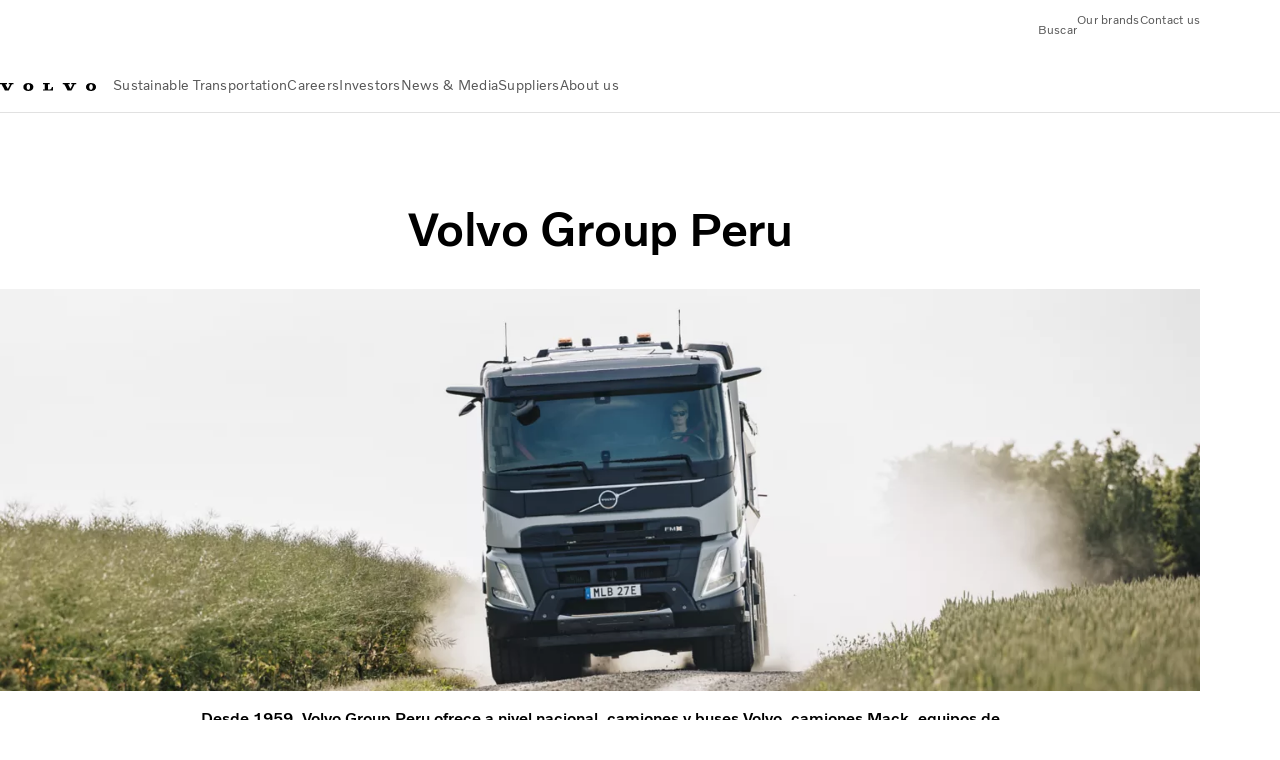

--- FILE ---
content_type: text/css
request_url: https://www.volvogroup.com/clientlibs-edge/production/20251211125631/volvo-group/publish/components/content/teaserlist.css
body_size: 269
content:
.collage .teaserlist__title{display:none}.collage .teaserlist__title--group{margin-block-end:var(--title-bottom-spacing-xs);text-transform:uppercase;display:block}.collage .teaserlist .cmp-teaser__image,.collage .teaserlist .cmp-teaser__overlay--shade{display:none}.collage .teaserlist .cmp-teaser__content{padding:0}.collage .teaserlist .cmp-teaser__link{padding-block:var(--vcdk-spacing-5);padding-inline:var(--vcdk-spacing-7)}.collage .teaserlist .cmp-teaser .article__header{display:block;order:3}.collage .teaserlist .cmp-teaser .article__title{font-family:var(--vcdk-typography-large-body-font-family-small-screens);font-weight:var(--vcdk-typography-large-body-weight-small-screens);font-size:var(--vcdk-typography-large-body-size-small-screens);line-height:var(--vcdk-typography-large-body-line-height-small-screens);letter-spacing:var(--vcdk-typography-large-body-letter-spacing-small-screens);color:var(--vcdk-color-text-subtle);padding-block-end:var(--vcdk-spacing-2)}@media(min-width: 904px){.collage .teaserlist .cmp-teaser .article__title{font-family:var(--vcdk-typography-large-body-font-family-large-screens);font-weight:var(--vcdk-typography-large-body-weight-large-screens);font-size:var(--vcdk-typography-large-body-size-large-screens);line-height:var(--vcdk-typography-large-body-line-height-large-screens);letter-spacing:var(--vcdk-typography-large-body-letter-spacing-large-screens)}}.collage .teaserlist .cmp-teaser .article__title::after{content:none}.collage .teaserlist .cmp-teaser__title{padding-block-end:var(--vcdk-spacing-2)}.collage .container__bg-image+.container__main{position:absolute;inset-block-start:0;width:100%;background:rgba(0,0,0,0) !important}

= = = = =

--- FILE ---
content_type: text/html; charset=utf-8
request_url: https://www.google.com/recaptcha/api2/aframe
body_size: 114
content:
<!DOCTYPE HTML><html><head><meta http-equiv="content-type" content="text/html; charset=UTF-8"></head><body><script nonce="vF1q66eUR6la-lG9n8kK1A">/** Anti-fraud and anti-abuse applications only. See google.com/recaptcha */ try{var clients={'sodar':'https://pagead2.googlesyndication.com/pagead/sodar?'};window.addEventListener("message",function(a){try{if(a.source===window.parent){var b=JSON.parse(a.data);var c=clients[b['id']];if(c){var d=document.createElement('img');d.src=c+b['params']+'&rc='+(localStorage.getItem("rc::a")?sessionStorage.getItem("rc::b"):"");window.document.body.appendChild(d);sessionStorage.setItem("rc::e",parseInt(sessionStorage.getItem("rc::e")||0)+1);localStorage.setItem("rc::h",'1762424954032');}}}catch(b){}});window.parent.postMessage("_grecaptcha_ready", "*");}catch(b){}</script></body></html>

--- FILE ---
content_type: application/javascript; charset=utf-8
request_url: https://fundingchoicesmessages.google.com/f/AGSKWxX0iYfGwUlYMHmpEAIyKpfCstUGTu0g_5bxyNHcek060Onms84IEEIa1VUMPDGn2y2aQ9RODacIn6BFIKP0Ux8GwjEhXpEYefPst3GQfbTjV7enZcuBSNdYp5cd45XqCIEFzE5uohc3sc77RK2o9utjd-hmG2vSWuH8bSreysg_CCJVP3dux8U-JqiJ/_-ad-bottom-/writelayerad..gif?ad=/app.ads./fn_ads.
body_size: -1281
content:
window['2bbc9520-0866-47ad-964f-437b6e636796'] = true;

= = = = =

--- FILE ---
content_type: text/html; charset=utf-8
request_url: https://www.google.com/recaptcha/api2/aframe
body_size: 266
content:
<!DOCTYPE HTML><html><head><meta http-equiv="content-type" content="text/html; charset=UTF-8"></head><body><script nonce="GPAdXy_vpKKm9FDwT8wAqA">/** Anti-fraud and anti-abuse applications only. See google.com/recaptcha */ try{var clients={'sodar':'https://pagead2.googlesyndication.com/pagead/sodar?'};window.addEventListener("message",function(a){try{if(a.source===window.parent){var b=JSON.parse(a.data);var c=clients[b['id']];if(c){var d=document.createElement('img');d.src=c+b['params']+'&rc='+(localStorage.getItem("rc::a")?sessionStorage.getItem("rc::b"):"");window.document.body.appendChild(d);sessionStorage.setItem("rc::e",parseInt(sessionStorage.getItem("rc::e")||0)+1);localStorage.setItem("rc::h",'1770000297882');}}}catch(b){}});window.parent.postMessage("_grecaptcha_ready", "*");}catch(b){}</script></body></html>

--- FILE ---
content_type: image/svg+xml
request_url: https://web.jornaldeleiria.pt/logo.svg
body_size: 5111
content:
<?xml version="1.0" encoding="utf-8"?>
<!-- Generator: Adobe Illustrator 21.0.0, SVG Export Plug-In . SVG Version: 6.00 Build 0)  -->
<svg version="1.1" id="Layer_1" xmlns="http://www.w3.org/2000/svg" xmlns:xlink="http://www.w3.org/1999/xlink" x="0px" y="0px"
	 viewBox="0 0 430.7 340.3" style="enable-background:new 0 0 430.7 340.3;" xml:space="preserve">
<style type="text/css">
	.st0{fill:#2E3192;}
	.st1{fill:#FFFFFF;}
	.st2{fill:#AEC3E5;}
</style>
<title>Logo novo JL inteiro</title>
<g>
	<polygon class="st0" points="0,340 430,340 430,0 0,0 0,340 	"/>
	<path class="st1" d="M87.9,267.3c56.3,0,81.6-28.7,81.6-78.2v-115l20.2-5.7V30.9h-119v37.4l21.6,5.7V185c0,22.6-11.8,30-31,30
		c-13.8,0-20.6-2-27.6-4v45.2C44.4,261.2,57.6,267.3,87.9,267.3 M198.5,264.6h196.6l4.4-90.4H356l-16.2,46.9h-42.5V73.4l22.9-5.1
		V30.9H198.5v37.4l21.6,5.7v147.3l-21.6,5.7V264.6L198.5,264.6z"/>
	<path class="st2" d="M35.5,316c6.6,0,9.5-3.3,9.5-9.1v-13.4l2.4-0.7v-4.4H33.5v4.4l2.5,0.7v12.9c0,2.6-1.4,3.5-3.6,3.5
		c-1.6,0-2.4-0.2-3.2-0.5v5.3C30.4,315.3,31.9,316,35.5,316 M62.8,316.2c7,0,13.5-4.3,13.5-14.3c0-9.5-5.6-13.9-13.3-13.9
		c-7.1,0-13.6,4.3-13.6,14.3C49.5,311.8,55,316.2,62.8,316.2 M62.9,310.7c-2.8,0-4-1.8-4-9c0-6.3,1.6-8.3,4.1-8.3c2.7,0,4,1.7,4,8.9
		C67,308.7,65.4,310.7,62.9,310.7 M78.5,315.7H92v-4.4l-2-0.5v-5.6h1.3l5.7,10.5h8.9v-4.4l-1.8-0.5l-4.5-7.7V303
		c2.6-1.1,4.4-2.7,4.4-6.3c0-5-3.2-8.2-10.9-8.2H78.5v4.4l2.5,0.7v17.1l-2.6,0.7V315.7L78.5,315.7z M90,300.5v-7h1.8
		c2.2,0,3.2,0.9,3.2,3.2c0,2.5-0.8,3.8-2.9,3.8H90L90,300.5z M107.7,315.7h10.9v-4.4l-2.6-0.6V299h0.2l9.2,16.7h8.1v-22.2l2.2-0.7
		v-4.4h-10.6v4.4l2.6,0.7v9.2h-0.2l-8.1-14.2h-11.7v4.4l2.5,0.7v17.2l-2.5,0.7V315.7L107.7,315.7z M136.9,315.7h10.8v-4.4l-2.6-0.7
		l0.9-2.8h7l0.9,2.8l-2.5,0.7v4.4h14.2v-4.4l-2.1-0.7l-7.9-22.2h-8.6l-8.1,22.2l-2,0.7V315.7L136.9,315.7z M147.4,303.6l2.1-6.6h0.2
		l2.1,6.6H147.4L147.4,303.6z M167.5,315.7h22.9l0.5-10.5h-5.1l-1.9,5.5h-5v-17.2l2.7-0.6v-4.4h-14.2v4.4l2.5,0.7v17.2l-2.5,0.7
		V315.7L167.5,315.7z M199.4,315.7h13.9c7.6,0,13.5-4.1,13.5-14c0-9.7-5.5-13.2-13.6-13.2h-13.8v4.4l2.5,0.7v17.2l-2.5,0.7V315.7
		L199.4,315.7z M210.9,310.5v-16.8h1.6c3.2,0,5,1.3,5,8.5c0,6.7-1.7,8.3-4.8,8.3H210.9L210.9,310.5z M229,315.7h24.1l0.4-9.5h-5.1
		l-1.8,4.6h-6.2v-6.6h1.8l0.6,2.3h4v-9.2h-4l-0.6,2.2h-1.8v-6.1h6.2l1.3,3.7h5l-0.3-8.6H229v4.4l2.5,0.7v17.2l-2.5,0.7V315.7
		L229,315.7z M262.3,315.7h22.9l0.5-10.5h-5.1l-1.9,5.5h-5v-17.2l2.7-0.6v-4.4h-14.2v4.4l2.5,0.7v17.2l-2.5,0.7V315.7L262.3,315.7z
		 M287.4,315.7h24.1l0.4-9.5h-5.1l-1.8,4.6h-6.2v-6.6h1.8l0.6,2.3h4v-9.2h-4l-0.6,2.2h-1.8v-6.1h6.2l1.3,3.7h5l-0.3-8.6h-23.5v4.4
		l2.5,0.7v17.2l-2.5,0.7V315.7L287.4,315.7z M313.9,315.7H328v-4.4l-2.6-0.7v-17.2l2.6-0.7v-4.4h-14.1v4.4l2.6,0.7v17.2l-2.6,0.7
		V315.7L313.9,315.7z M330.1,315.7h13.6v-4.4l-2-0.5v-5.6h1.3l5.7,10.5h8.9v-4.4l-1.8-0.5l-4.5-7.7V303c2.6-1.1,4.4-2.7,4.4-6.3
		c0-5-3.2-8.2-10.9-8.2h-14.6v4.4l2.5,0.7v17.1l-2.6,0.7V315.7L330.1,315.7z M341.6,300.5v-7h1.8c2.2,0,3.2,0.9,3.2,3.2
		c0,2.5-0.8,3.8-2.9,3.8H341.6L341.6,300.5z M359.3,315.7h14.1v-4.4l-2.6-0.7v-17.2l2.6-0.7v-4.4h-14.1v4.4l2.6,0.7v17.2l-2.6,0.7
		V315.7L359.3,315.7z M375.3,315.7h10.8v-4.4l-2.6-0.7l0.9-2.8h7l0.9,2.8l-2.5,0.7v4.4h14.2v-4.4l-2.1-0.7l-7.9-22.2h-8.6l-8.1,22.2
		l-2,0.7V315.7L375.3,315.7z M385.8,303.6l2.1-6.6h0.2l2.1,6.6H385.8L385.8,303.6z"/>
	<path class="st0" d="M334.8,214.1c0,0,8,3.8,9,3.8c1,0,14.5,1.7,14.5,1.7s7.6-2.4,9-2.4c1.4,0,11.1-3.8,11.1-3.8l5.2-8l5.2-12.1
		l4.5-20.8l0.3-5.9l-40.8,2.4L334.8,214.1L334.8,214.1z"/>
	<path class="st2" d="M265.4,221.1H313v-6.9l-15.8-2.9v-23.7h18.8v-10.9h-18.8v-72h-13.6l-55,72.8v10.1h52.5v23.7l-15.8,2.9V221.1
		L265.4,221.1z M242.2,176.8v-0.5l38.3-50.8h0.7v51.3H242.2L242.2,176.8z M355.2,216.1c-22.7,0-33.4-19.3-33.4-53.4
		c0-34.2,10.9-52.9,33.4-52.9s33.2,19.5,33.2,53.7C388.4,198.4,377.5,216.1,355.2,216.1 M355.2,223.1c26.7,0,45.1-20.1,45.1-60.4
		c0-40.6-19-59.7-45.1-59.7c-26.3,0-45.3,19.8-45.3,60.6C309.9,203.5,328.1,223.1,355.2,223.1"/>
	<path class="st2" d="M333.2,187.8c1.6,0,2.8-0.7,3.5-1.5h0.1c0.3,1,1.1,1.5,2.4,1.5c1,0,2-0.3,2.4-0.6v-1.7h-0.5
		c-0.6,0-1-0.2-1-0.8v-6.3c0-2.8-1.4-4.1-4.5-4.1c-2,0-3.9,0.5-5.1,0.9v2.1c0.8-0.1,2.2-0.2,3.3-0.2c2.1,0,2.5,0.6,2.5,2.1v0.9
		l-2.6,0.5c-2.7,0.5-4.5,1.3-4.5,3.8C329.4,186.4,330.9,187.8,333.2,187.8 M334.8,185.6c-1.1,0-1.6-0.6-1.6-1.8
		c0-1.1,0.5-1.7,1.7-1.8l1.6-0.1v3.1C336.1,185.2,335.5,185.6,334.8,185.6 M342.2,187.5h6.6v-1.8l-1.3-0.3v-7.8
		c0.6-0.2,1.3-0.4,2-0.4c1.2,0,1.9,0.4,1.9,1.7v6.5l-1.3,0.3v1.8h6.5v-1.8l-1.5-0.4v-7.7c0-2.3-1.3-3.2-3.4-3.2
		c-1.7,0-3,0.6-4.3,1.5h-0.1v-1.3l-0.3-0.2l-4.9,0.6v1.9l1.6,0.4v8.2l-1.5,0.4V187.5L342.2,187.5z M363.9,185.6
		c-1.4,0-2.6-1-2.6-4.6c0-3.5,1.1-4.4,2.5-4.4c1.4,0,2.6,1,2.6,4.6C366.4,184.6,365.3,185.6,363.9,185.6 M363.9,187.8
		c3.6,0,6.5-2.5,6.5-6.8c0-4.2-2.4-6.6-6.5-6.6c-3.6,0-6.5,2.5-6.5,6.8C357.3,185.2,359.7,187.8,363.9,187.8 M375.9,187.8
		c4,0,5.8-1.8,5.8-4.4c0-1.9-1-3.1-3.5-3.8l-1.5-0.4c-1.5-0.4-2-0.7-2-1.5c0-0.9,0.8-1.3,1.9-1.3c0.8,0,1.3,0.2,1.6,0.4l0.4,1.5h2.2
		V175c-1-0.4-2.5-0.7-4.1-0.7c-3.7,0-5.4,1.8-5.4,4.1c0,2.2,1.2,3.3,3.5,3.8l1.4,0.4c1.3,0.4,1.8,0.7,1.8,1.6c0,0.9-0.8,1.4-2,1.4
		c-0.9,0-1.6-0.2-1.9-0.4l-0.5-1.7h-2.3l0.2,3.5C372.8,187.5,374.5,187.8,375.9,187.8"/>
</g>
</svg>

= = = = =

DESCRIPTION OF THE TASK | Working through the records, find each line containing the word "fill" and copy it.

OUTPUT OF THE TASK |
	.st0{fill:#2E3192;}
	.st1{fill:#FFFFFF;}
	.st2{fill:#AEC3E5;}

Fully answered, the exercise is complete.